* Reading passage
━━━━━━━━━━
If the resistor does not have enough extra voltage and both LEDs are minimum voltage then they might burn out.
If both LEDs have max voltage then they might be too dim.
Ok confused again,
the resistor is used to reduce the current, but it also uses up 2Vs? What would happen if I wanted to power one 2V led from this 5V Power supply.
Your red LED might be 2.0V, or 1.7V or 2.3V. With a 5V supply then calculate the resistor for a 1.7V LED at 25mA. Its value is (5V - 1.7V)/25mA= 132 ohms. Use 150 ohms as the closest standard value.
With a 150 ohms resistor and a 1.7V LED the current is (5V - 1.7V)/150 ohms= 22mA.
If the LED is actually 2.0V then its current is 20mA.
If the LED is actually 2.3V then its current is 18mA.
There is not much brightness difference between 18mA and 22mA.
Now calculate the current for two LEDs in series. Their total voltage will be 3.4V to 4.6V. The resistor will not have enough voltage across it to keep the current in minimum LEDs close to the current in maximum LEDs so the maximum LEDs will look very dim.
Your red LED might be 2.0V, or 1.7V or 2.3V. With a 5V supply then calculate the resistor for a 1.7V LED at 25mA. Its value is (5V - 1.7V)/25mA= 132 ohms. Use 150 ohms as the closest standard value.
With a 150 ohms resistor and a 1.7V LED the current is (5V - 1.7V)/150 ohms= 22mA.
If the LED is actually 2.0V then its current is 20mA.
If the LED is actually 2.3V then its current is 18mA.
There is not much brightness difference between 18mA and 22mA.
Now calculate the current for two LEDs in series. Their total voltage will be 3.4V to 4.6V. The resistor will not have enough voltage across it to keep the current in minimum LEDs close to the current in maximum LEDs so the maximum LEDs will look very dim.
Calculate the gamble of having LEDs with maximum voltages and a resistor calculated for minimum LEDs and a low supply voltage.
It is a gamble because you don't know the voltage of your LEDs unless you measure each one. If you have plenty of voltage (2V to 3V) across the current-limiting resistor like I showed then it won't matter.
Your meter does not calculate anything. It measures the forward voltage of an LED if the LED has a current-limiting resistoir and a voltage source. Then you can calculate a suitable current-limiting resistor for it.
The current changes if the voltage of an LED is different since its voltage is a range of voltages listed in the datasheet as minimum voltage to maximum voltage.
E-Bay sells cheap Chinese LEDs that are bright because their case focusses the beam into a narrow angle.
For years I bought American LEDs from Digikey. The Hewlett-Packard ones were good then the name changed to Agilent and now the name changed again. You can select a certain colour bin and brightness bin. They have many angles up to 40 degrees.
You should be paying around $5-$10 or more for a single decently powered LED for a grow light. Those ones that are $.40 - .90 don't emit enough light unless you are using numbers in the hundreds.
━━━━━━━━━━
* Data shown
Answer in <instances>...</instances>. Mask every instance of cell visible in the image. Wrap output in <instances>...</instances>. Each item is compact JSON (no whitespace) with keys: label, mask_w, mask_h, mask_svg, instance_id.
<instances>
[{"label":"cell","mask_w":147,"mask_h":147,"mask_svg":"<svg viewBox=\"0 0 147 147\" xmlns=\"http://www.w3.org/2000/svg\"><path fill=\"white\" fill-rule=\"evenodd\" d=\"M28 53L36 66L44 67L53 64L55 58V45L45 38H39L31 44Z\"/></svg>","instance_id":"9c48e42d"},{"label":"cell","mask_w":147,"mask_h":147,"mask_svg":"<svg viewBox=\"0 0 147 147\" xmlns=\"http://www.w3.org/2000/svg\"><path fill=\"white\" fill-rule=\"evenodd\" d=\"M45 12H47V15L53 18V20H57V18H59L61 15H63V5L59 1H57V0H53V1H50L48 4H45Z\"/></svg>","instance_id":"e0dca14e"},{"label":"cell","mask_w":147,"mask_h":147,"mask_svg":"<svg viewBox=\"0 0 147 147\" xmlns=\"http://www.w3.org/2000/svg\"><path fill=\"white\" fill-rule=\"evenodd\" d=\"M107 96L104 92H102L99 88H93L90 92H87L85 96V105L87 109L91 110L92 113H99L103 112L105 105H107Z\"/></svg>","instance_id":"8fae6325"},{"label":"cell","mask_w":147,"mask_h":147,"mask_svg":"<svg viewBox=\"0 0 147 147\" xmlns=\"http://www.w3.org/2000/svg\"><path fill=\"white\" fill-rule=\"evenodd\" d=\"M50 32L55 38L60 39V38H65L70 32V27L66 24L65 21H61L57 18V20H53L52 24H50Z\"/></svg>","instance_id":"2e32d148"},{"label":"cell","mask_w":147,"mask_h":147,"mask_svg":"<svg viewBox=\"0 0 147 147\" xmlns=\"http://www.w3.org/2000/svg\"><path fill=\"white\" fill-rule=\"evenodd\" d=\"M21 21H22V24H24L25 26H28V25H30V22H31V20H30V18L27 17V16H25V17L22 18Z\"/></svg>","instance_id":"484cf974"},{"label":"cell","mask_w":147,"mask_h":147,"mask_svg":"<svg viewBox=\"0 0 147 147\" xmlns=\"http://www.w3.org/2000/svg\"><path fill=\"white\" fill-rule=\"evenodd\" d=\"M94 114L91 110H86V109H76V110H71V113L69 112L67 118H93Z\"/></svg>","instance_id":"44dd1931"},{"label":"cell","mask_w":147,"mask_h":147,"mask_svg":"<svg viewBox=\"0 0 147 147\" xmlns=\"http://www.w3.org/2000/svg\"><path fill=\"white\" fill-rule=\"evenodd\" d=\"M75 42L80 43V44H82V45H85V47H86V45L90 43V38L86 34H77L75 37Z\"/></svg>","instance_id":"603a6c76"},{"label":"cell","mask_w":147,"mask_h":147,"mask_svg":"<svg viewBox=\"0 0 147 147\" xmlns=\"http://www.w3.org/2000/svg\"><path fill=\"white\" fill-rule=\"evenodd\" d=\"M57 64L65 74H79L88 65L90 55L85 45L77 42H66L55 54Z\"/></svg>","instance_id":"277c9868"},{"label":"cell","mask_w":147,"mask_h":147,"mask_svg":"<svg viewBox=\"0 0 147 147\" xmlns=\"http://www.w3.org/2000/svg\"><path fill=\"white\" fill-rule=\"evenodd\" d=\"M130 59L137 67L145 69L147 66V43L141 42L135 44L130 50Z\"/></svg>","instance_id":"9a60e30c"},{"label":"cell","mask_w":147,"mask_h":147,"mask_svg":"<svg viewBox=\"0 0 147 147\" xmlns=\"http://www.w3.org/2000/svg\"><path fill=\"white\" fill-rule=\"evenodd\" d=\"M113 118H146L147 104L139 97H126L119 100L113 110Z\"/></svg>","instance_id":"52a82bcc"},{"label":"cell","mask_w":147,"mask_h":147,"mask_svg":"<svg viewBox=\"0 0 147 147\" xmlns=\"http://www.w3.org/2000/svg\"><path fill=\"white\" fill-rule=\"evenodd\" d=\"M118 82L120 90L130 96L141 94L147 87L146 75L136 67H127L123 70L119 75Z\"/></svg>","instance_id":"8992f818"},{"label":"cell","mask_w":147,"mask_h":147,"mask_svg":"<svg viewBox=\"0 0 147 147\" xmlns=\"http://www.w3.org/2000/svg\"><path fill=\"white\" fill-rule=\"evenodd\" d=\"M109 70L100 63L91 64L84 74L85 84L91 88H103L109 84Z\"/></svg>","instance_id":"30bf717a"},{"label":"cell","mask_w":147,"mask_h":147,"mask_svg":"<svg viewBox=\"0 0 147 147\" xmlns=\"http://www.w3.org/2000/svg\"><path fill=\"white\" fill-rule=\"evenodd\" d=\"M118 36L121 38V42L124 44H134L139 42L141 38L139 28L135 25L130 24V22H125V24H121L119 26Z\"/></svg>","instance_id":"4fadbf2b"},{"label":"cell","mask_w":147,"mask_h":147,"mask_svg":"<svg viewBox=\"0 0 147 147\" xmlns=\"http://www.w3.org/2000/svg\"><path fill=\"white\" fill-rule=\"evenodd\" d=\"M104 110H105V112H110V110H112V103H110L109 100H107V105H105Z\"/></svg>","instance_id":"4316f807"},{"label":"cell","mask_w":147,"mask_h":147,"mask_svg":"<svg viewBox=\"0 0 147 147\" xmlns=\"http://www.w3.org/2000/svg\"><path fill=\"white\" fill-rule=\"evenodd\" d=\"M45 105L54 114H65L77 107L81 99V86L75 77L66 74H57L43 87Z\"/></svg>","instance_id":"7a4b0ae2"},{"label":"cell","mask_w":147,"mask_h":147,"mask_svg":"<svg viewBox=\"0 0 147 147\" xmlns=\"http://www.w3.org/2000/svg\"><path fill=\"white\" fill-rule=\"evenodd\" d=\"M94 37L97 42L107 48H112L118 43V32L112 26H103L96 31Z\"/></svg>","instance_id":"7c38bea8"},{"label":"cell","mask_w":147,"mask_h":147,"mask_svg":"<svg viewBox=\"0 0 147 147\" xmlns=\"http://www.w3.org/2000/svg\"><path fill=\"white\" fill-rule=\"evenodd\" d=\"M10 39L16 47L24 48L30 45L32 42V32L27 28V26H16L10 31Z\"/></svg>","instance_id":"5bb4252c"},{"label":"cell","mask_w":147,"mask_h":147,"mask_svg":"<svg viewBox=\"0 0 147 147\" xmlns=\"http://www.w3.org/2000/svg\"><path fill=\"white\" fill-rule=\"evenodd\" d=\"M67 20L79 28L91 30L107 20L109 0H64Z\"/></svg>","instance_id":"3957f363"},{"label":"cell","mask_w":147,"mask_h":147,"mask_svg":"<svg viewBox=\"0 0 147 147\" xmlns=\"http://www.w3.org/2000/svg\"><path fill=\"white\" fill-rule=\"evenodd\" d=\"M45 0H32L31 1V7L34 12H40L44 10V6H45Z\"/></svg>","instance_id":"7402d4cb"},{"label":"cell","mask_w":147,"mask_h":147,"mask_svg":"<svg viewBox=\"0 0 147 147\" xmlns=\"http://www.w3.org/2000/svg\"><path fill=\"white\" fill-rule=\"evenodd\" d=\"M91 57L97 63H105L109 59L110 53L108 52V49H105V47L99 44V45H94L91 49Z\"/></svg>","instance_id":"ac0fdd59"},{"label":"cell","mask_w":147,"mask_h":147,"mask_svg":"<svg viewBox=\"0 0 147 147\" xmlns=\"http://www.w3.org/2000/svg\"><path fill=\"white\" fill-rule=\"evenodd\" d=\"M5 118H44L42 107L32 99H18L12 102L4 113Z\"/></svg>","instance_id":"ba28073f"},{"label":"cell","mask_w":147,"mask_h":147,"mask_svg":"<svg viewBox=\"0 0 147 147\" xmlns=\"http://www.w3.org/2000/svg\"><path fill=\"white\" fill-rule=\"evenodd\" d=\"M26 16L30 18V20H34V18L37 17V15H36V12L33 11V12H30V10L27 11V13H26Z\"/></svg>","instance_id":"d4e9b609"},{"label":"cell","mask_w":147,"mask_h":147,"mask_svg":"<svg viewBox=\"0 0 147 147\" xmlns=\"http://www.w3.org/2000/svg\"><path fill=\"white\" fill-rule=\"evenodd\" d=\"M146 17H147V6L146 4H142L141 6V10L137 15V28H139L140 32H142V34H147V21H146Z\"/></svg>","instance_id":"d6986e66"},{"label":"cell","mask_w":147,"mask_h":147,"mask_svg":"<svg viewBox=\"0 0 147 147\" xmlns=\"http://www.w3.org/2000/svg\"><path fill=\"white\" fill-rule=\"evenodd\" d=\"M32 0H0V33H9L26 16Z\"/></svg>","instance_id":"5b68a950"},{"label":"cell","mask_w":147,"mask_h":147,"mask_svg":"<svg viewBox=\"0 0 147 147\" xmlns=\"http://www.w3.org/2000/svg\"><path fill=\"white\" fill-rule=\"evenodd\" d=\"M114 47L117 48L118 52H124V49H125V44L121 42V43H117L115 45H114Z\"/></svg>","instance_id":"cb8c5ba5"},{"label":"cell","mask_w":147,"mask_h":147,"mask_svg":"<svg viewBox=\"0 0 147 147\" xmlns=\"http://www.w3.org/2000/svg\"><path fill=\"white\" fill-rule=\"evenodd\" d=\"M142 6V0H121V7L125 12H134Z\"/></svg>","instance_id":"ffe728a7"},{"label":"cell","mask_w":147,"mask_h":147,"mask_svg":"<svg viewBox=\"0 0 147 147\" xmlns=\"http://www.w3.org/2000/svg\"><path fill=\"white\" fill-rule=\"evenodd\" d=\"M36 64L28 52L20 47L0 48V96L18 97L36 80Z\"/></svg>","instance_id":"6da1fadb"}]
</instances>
━━━━━━━━━━
* Instructions to follow
Reproduce the passage of the LED forum thread above between "Your meter does" and "resistor for it.", inclusive.

* Correct response
Your meter does not calculate anything. It measures the forward voltage of an LED if the LED has a current-limiting resistoir and a voltage source. Then you can calculate a suitable current-limiting resistor for it.